A Green Bay family is pushing for the measure after they lost their son to a hit-and-run crash in 2011 and say they were re-victimized when the driver was awarded a new trial.
Jeff and Colleen Kennedy told the Assembly Judiciary Committee Thursday about their 20-year-old son John, who was killed on a snowy Green Bay street in his wheelchair by 42-year-old Mark Sperber. Police said Sperber hit and catapulted Kennedy in the street with his truck, slowed at a corner, and left the scene.
Sperber was originally sentenced to 10 years in prison for the hit-and-run homicide but was awarded a new trial by an appeals court, because he claimed his attorney hadn’t properly offered his defense that he thought he’d hit a trash can that day.
Current law requires someone to know they’ve hit a person to be charged with OWI homicide.
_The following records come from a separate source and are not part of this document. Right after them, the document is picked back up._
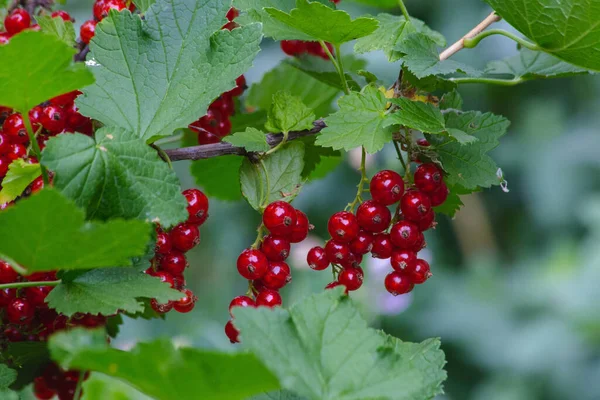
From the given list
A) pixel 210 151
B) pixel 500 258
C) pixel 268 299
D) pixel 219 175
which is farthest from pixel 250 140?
pixel 500 258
Sperber cut a plea deal that then sentenced him to the 25 months he’d already served in prison.
“It is my opinion that most decent human beings would stop and check and see what they hit and offer aid to any vehicles, even if you hit a garbage can,” Jeff Kennedy said. “I also believe the reason you don’t stop to check is because you know you hit someone.”
The law change would also say a prosecutor would not have to prove that a driver knew they hit a person at trial. The bill’s authors say that loophole leads to people claiming they were drunk or asleep and didn’t know what they’ve hit and getting away with lesser penalties.
The bill will still need a vote in committee before going to the full legislature.